Understanding the Carbon Cycle in the Complex Terrain at Shale Hills Critical Zone Observatory
Open Access
- Author:
- He, Yuting
- Graduate Program:
- Meteorology and Atmospheric Science
- Degree:
- Doctor of Philosophy
- Document Type:
- Dissertation
- Date of Defense:
- July 16, 2019
- Committee Members:
- Kenneth Davis, Dissertation Advisor/Co-Advisor
Kenneth Davis, Committee Chair/Co-Chair
David Eissenstat, Outside Member
Chris Eliot Forest, Committee Member
Yuning Shi, Special Member
Chaopeng Shen, Committee Member
David Jonathan Stensrud, Program Head/Chair - Keywords:
- terrestrial carbon cycle
complex terrain
critical zone observatory
Biome-BGC
ecosystem modeling - Abstract:
- The terrestrial carbon (C) cycle remains the least constrained component in the global C cycle, partly due to the difficulty in quantifying C sources and sinks in complex terrain. Here I used observations at the Shale Hills Critical Zone Observatory and a biogeochemistry model, Biome-BGC, to study the spatial distribution of C stocks and fluxes in a first-order watershed. The model simulated the average C pools and fluxes in the watershed after constraining three model parameters (i.e. whole-plant mortality rate, N deposition and maximum decomposition rates of soil C pools) with observations. The model was also able to generate the observed spatial patterns of C pools in the watershed, with higher biomass and soil C in the valley and lower values on the ridgetop, though the model underestimated the ridgetop to valley differences. To improve the simulation of the spatial pattern of C stocks, I used a global sensitivity analysis (Sobol’) to target the most important model parameters that affect the C stocks and fluxes in complex terrain.

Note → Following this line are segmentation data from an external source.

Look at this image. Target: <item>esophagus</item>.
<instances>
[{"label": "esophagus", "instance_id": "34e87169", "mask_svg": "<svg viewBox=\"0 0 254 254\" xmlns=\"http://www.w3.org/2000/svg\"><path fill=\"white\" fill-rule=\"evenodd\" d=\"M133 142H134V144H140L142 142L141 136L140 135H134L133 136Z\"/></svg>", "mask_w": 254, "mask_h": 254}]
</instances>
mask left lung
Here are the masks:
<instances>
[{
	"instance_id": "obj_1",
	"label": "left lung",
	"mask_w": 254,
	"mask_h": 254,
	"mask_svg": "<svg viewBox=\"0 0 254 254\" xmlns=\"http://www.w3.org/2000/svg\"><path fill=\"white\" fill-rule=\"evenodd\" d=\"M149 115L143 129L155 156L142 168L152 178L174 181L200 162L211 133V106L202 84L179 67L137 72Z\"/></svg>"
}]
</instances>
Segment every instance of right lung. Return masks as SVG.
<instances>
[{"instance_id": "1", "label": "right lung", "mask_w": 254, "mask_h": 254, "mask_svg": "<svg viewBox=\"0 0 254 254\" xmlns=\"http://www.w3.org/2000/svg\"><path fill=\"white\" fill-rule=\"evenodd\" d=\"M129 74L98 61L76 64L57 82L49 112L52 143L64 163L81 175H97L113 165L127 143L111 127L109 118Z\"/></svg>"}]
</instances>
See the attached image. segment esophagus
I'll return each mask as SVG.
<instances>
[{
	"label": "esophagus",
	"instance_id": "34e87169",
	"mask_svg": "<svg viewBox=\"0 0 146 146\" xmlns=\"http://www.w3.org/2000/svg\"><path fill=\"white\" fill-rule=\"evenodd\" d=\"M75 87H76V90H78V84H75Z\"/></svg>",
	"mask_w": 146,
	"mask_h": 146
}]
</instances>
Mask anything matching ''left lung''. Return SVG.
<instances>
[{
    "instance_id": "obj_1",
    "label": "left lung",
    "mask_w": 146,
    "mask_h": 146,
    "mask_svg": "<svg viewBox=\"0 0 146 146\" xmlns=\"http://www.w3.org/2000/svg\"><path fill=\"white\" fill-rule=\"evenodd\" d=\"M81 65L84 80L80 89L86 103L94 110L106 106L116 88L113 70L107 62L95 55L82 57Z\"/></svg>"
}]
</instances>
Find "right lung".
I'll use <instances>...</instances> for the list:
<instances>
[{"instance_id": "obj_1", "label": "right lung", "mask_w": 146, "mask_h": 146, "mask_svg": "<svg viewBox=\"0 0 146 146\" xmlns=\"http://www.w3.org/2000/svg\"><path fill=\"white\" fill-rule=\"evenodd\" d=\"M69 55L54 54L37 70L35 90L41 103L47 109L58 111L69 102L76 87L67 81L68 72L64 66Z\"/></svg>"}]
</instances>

Sensitivity analysis of the model Biome-BGC revealed that both the carbon pools and the spatial contrast of the carbon pools are sensitive to a small number of the ecophysiological parameters (e.g. Specific leaf area and C allocation ratio between stem C and leaf C). I then incorporated available measurements (i.e. automated soil respiration data) at Shale Hills CZO to constrain the important model parameters and thus improved the simulation of C fluxes in Shale Hills by about 26% (mean absolute difference).